## Start EXCERPT

3、Sentry Mode = Read-Heavy
A Sentinel cluster, composed of one or more Sentinel instances, can monitor one or more master servers and multiple slave servers. Sentry Mode is suitable for business scenarios where read requests far outnumber write requests, such as caching event information in a flash sale system. If there are many write requests, when the number of cluster slave nodes increases, the pressure on the Master node to synchronize data will be very high.
When a master server enters an offline state, Sentinel can promote one of its slave servers to become a new master server to continue providing services, thus ensuring high availability for Redis.
Check subjective offline status
Sentinel sends a PING command to all instances that have established a command connection with it (master servers, slave servers, and other Sentinels) once per second
If an instance returns an invalid response within down-after-milliseconds milliseconds, Sentinel will consider the instance subjectively down (SDown)
Check objective offline status
When a Sentinel determines a master server as subjectively down, Sentinel will send a command to query the host status to all other Sentinels monitoring this master server.
If the number of Sentinel instances that judge the master server as subjectively down reaches the quorum number specified in the Sentinel configuration, then the master server will be determined to be objectively down (ODown).
Election Leader Sentinel
When a master server is judged as objectively down, all Sentinels monitoring this master server will select a Leader Sentinel through an election algorithm (Raft) to perform the failover (故障转移) operation.

## End EXCERPT

◆ **INSTRUCTIONS**
A: Return every line of the listing below that contains the word "blue". Case counts.
B: Please pick up the Redis Sentinel excerpt above and continue it from where it stops.

## Start MATERIALS PROVIDED

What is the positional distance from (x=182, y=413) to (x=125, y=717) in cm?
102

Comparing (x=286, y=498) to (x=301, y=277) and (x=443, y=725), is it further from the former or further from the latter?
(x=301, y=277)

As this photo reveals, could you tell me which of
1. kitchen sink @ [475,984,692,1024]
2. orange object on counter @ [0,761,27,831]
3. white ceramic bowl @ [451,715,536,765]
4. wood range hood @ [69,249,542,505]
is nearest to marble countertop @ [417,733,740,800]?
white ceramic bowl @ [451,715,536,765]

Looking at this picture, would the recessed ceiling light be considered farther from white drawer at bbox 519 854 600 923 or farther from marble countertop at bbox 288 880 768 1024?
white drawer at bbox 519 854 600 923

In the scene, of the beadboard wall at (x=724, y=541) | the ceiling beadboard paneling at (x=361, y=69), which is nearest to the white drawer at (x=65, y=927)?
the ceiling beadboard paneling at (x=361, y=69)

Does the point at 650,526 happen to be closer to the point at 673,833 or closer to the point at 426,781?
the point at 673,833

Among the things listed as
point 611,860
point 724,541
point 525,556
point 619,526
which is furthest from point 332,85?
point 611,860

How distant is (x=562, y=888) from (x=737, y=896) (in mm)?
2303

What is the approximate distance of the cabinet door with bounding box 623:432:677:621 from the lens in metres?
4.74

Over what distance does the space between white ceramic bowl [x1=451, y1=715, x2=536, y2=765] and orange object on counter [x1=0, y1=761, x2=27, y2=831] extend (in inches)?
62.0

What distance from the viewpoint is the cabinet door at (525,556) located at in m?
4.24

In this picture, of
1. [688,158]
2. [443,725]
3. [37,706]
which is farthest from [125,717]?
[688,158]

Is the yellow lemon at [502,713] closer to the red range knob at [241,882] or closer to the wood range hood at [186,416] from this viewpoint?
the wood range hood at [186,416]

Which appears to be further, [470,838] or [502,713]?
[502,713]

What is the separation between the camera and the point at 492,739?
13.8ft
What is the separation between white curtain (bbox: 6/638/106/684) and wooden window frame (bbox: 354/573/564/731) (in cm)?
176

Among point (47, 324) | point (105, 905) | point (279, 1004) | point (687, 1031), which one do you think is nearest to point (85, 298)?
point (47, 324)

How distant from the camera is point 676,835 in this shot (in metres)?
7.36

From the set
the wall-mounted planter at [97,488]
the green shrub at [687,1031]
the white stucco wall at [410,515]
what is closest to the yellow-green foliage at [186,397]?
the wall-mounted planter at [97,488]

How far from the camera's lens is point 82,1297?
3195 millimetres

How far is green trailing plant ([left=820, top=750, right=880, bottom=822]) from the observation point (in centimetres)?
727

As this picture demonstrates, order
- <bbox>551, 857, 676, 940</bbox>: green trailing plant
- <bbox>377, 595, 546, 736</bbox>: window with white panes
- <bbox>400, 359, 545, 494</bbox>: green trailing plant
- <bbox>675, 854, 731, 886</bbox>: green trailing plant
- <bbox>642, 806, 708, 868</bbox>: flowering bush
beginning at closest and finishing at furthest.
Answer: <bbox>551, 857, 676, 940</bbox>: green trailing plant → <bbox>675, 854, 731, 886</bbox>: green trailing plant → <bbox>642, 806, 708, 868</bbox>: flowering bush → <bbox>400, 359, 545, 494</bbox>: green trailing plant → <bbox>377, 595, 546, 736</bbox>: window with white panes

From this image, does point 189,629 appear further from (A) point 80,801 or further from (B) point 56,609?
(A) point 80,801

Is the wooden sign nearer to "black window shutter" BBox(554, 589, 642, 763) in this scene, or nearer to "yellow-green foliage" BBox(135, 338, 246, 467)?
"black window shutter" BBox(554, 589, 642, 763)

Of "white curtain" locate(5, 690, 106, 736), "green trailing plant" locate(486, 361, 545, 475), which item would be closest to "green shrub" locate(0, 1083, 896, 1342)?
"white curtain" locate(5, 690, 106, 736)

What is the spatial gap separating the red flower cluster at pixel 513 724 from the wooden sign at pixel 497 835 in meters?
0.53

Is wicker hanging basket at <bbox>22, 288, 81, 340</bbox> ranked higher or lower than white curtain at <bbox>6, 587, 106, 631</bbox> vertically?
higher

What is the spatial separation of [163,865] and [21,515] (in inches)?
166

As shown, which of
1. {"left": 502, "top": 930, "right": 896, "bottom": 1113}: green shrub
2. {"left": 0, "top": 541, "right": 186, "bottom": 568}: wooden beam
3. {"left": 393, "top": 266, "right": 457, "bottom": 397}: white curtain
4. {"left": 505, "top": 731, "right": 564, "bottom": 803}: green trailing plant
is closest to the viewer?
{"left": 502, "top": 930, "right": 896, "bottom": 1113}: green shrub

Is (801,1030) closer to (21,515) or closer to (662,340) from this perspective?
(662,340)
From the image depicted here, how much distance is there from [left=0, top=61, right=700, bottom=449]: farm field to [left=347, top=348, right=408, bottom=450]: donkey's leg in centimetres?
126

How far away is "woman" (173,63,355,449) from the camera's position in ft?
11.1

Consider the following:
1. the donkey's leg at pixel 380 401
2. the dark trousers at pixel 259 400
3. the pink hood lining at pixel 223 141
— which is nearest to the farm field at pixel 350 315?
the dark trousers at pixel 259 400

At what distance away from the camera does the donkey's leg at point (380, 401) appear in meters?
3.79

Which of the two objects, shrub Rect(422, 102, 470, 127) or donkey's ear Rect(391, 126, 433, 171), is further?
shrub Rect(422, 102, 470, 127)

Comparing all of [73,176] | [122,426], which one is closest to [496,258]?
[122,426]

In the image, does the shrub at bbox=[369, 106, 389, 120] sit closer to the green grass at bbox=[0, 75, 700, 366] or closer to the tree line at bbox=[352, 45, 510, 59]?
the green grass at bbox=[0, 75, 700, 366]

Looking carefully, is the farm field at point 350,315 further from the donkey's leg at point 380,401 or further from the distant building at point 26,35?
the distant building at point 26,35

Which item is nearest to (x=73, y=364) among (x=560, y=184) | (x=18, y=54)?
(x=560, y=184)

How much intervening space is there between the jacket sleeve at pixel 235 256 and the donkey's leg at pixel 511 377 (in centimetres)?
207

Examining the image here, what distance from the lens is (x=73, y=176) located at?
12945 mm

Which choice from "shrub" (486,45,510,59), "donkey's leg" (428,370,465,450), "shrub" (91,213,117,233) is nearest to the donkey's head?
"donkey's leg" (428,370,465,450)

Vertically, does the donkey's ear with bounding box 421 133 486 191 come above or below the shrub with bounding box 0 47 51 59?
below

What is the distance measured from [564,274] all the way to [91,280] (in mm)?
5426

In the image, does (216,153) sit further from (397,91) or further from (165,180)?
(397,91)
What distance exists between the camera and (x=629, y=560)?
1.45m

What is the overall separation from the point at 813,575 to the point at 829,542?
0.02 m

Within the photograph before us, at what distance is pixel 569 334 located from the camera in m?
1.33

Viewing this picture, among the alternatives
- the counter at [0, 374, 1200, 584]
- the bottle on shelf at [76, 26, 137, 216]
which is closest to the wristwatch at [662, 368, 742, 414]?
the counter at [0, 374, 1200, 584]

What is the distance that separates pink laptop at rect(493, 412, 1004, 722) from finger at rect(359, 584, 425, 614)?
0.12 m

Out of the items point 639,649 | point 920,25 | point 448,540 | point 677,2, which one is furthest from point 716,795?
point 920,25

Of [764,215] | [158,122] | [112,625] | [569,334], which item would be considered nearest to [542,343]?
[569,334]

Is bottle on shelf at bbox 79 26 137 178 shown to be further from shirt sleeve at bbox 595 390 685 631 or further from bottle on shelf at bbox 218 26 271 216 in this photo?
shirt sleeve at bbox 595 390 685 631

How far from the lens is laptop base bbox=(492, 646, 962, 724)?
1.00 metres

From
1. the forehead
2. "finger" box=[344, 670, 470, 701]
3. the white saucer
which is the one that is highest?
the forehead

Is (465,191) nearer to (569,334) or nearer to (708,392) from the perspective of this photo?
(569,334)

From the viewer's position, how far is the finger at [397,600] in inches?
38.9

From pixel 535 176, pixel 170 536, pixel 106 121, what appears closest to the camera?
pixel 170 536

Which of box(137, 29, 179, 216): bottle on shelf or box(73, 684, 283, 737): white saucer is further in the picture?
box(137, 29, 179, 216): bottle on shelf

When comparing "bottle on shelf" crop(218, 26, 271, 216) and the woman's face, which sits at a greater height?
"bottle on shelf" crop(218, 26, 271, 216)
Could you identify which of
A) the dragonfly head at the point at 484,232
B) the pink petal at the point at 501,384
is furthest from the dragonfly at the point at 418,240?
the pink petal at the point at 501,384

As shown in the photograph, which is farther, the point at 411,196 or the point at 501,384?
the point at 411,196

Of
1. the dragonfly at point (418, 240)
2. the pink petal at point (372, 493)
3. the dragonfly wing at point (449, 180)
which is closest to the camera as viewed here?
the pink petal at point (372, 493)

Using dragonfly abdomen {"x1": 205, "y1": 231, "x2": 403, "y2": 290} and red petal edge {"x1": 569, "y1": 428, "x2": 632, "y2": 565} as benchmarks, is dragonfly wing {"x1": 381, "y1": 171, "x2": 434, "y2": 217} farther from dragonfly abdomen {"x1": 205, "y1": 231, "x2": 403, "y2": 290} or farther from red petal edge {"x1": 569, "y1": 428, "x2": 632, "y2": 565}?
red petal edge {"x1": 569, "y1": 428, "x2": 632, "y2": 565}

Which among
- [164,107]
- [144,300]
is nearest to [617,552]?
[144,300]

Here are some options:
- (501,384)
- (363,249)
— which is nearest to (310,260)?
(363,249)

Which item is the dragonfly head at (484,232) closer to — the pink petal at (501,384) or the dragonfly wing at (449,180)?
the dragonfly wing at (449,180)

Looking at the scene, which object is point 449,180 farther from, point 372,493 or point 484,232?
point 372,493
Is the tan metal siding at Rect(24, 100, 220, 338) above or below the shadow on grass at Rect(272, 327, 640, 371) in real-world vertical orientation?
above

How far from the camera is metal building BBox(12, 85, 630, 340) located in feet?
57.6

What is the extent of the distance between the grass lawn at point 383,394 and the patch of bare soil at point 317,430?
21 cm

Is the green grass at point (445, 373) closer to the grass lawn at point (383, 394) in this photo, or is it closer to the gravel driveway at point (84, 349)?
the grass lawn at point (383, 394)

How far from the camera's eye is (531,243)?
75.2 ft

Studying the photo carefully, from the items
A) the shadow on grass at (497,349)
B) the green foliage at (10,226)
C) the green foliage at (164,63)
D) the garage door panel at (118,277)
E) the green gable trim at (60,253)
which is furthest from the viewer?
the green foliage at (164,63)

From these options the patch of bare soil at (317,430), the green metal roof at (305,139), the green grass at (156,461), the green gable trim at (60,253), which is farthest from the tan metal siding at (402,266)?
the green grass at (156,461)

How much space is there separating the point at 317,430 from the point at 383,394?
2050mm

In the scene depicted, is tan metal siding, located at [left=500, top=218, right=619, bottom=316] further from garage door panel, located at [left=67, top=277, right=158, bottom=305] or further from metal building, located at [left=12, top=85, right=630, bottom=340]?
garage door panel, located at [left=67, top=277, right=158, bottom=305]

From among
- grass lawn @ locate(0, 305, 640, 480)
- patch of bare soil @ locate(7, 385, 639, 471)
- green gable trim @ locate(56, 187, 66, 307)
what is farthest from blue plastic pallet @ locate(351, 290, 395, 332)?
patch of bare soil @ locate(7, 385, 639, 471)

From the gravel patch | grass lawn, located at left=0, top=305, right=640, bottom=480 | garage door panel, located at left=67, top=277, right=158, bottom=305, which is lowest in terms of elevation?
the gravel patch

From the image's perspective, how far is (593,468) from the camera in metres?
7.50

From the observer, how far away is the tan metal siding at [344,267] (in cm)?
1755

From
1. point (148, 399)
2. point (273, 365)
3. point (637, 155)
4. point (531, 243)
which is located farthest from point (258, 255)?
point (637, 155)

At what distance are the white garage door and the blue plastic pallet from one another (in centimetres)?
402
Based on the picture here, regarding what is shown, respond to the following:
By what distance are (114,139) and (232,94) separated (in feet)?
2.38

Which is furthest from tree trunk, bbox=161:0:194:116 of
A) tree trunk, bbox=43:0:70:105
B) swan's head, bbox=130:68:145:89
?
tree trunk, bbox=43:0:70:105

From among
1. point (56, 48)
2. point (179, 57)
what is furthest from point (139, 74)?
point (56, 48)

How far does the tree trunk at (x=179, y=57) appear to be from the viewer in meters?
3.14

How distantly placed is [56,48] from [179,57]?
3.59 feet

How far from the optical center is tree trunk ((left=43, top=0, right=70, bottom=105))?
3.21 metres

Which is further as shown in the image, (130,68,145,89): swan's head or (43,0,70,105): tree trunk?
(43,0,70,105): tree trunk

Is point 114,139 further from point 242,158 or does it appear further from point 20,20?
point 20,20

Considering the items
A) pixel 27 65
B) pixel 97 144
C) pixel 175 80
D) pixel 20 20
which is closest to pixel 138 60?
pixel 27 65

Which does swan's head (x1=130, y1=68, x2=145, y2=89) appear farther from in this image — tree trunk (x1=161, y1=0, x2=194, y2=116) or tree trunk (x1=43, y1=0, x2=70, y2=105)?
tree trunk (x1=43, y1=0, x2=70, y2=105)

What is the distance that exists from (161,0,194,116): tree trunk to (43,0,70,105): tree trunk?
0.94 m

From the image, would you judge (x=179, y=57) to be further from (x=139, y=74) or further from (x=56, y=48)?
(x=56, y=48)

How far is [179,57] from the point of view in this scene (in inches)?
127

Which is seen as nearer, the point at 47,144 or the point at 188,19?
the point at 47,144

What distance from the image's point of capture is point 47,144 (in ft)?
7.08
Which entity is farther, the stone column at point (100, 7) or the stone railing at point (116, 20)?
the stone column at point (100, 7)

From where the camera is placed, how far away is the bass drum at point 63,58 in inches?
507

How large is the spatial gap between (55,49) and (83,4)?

## End MATERIALS PROVIDED

◆ **RESPONSES TO THE TASKS**
A:
what is farthest from blue plastic pallet @ locate(351, 290, 395, 332)?
At what distance are the white garage door and the blue plastic pallet from one another (in centimetres)?

B:
Raft algorithm
The Raft protocol is a protocol used to solve consistency problems in distributed systems. The nodes described in the Raft protocol have three states: Leader, Follower, and Candidate. The Raft protocol divides time into individual Terms (terms), which can be considered a form of “logical time.” Election process: ①Raft uses a heartbeat mechanism to trigger Leader elections. After the system starts, all nodes are initialized as Followers with term 0.
② If a node receives a RequestVote or AppendEntries, it will maintain its Follower status.
③ If a node does not receive an AppendEntries message within a certain period and does not discover a Leader within its timeout, the Follower will become a Candidate and begin to campaign for Leader. Once converted to a Candidate, the node immediately starts the following actions: – Increase its own term and start a new timer – Vote for itself, send RequestVote to all other nodes, and wait for their replies.
④ If before the timer times out, the node receives a majority of nodes’ agreement votes, it becomes the Leader. It also sends notifications to other nodes through AppendEntries.
⑤ Each node can only cast one vote within a term, following a first-come, first-served strategy. The Candidate votes for itself, and the Follower votes for the first node that receives a RequestVote.
⑥ The timer in the Raft protocol uses random timeouts (a key factor in elections). The first node to transition to Candidate initiates the vote, thereby obtaining a majority vote.
Selection of the main server
When the Leader Sentinel is elected, the Leader Sentinel will select a new primary server from the servers based on the following rules.
- Filter out nodes that are down in subjective and objective terms
- Select the node with the highest slave-priority configuration, if any, otherwise continue selecting
- Select the node with the largest replication offset, as a larger replication offset indicates more complete data replication
- Choose the node with the smallest run_id, because a smaller run_id indicates fewer restarts
Failover
When the Leader Sentinel completes the selection of a new master server, the Leader Sentinel will perform a failover operation on the decommissioned master server, mainly consisting of three steps:
1、It will promote one of the Slaves of the failed Master to a new Master, and change the other Slaves of the failed Master to replicate the new Master;
2、When a client attempts to connect to a failed Master, the cluster returns the address of a new Master to the client, ensuring that the cluster’s current state has only one Master.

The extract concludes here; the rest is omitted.